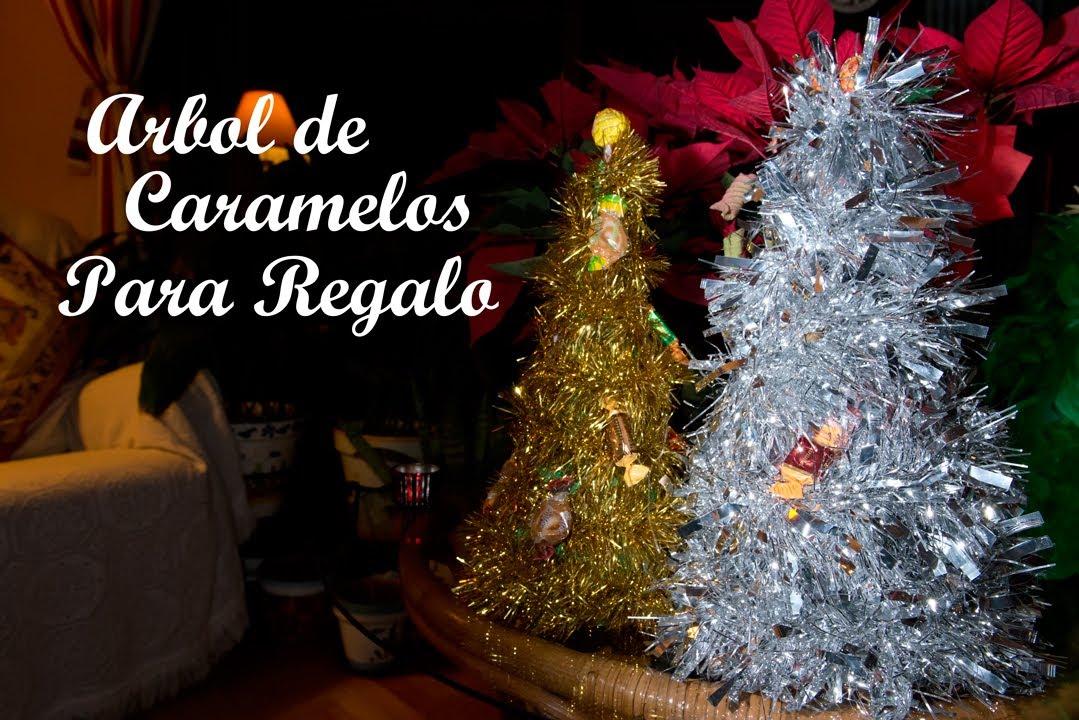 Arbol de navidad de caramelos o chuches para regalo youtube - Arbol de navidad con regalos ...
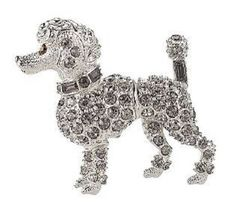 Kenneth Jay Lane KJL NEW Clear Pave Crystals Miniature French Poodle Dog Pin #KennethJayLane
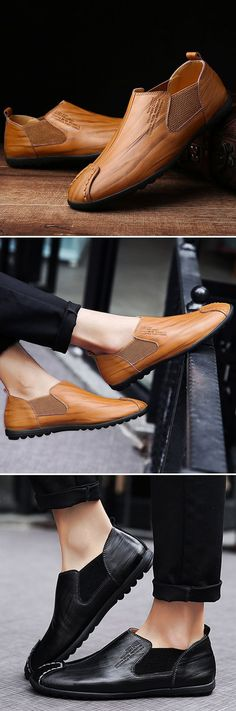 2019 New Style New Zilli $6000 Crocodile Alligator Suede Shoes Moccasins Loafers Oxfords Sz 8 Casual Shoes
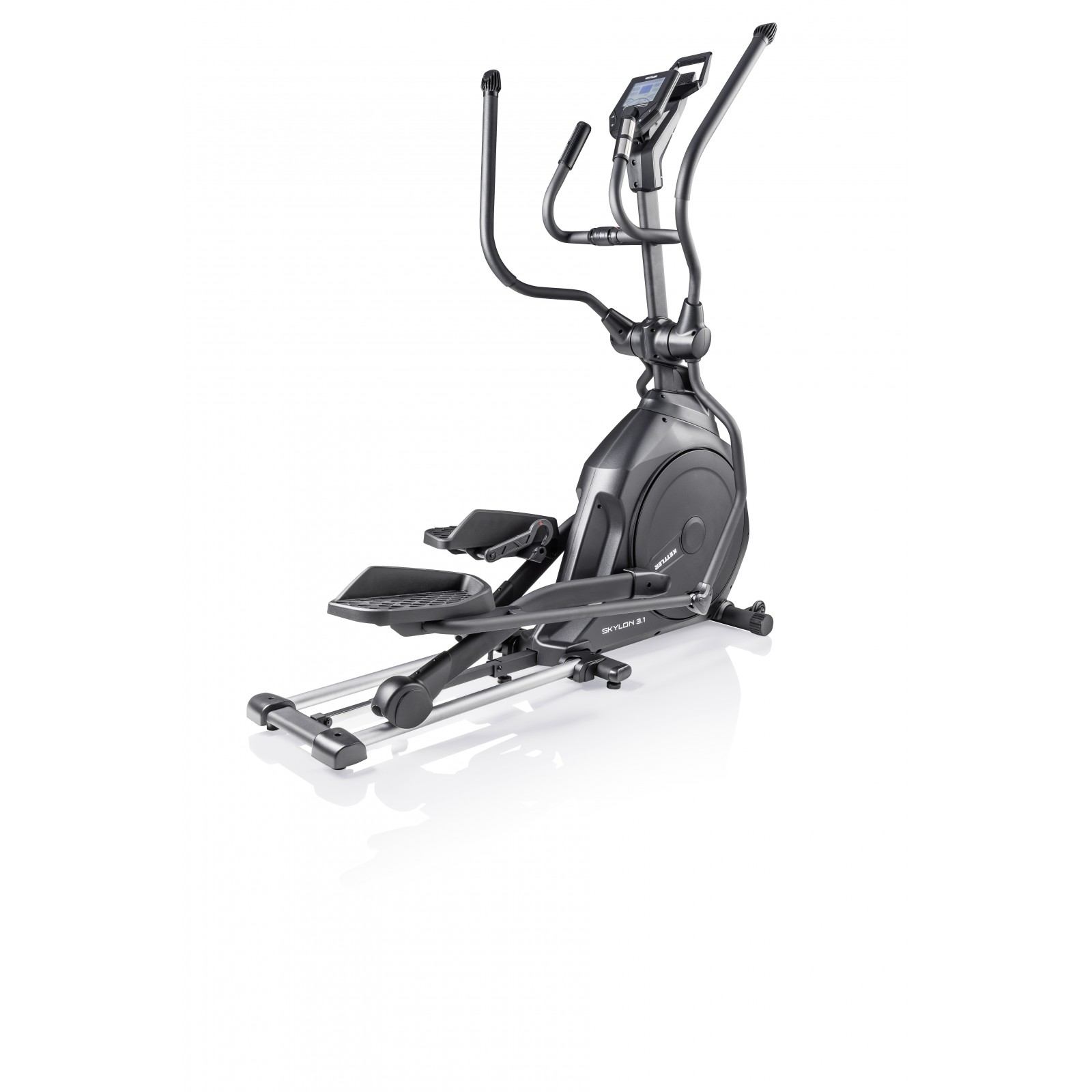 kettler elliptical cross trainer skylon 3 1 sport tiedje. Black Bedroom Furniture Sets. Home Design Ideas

Work task => An exact copy of the data is required, with the pictures excluded.

Output for this task =>
 Arbol de navidad de caramelos o chuches para regalo youtube - Arbol de navidad con regalos ...
 Kenneth Jay Lane KJL NEW Clear Pave Crystals Miniature French Poodle Dog Pin #KennethJayLane
 2019 New Style New Zilli $6000 Crocodile Alligator Suede Shoes Moccasins Loafers Oxfords Sz 8 Casual Shoes
 kettler elliptical cross trainer skylon 3 1 sport tiedje. Black Bedroom Furniture Sets. Home Design Ideas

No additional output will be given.